Apparently, some computer scientists at the University of California Berkeley have found a way to decipher what your password with a computer, simply by hearing it. When they typed a 10 digit password combination, the computer returned 75 different possibilities. What that means, is that they should be able to break 1 out of every 75 people’s passwords on the very first try. I don’t know about you, but I find that pretty frightening. Here are a few articles on the subject.

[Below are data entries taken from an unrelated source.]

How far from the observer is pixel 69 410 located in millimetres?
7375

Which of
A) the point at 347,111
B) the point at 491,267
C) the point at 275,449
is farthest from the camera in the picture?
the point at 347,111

- Researchers Recover Typed Text
- Careful or they’ll hear
- Each Tap Divulges Secret
- Keyboard Click Now Security Threat
In addition to having your password heard, I also ran across an article from PCWorld from a couple of years ago that discusses security vulnerabilities using a wireless keyboard. From that March edition in 2003, Andrew Brandt states “Input devices that share a radio frequency can also share keystroke information across surprisingly long distances.” Anyway, who would’ve thought that there were a couple of ways like this to have your password picked up by simply typing.
I blogged about this yesterday as well, and Doug Tygar was good enough to drop by and leave the URL to his paper that describes their findings/research…
Something to read over the weekend :)
we’ve been ‘dug’
Last summer at a security conference, somebody published a paper about that, or something similar to it… it uses a neural network to process the soundwaves, but originally they had a big problem with it only working well on the keyboard it was trained on.